++++ Text passage
Any amount of interest or principal hereof which is not paid
when due, whether on the last day of an Interest Period, at stated maturity, by
acceleration or otherwise, shall bear interest payable on demand at the "Default
Rate" (as such term is defined in the Loan Agreement).
All payments of principal and interest on this Note shall be
payable in lawful money of the United States of America. In no event shall the
interest payable exceed the highest rate permitted by law. Principal and
interest shall be paid to Bank at its office at 135 South LaSalle Street,
Chicago, Illinois 60603, or at such other place as the holder of this Note may
designate in writing to Borrowers. All payments hereunder shall be applied as
provided in the Loan Agreement. In determining Borrowers' liability to the Bank
hereunder, the books and records of the Bank shall be controlling absent
arithmetic or manifest error.
This Note evidences certain indebtedness incurred under the
Loan and Security Agreement, dated as of the date hereof, among Borrowers and
Bank (as heretofore or hereafter amended, the "Loan Agreement"), to which
reference is hereby made for a statement of the terms and conditions under which
the due date of this Note or any payment thereon may be accelerated or is
automatically accelerated, or under which this Note may be prepaid or is
required to be prepaid. All capitalized terms used herein shall, unless
otherwise defined herein, have the meanings set forth in the Loan Agreement. The
holder of this Note is entitled to all of the benefits provided in said Loan
Agreement and the Loan Documents referred to herein. Borrowers agree to pay all
costs of collection and all reasonable attorneys' fees paid or incurred in
enforcing any of the Bank's rights hereunder promptly on demand of the Bank and
as more fully set forth in the Loan Agreement.
This Note may be prepaid in whole or in part in accordance
with the terms of the Loan Agreement.
Except as set forth in the Loan Agreement, the Borrowers,
endorsers and all other parties to this Note waive presentment, demand, notice,
protest and all other demands and notices in connection with the delivery,
acceptance, performance, default or enforcement of this Note and the Loan
Agreement. In any action on this Note, the Bank or its assignee need not file
the original of this Note, but need only file a photocopy of this Note certified
by the Bank or such assignee to be a true and correct copy of this Note.
This is the Revolving Note referred to in the Loan Agreement.
This Note is secured by, among other things, a security interest in the
Collateral granted to the Bank pursuant to Section 4 of the Loan Agreement.
No delay on the part of the Bank in exercising any right under
this Note, any security agreement, guaranty or other undertaking affecting this
Note, shall operate as a waiver of such right or any other right under this
Note, nor shall any omission in exercising any right on the part of the Bank
under this Note operate as a waiver of any other rights.
++++++++
Try it
Does the loan note agree with each statement? (a) Payments must be made in U.S. money. (b) In a lawsuit over the note, the bank has to file the original note. (c) The note is backed by collateral. Answer yes or no for each, and quote the words of the loan note that settle it. You won't need the listing that comes next.
++++ Information shown
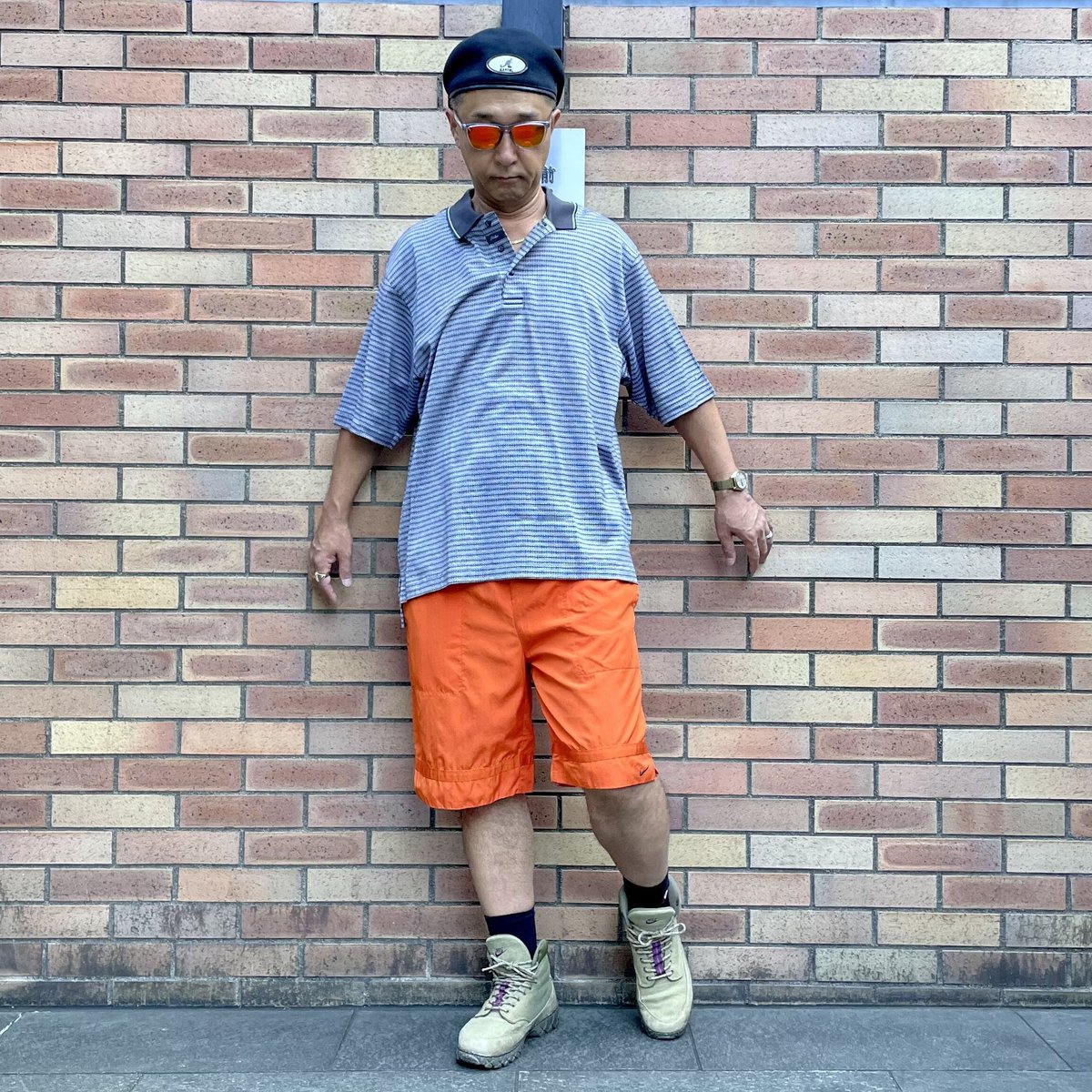デッドストックnikeナイキvintageアガシdeadstockテニスショーツ NIKE AGASSI/ナイキ アガシ テニスショーツ 90年代 (USED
++++++++
Reply
(a) Yes: "All payments of principal and interest on this Note shall be payable in lawful money of the United States of America."
(b) No: "the Bank or its assignee need not file the original of this Note, but need only file a photocopy of this Note certified by the Bank or such assignee to be a true and correct copy of this Note."
(c) Yes: "This Note is secured by, among other things, a security interest in the Collateral granted to the Bank pursuant to Section 4 of the Loan Agreement."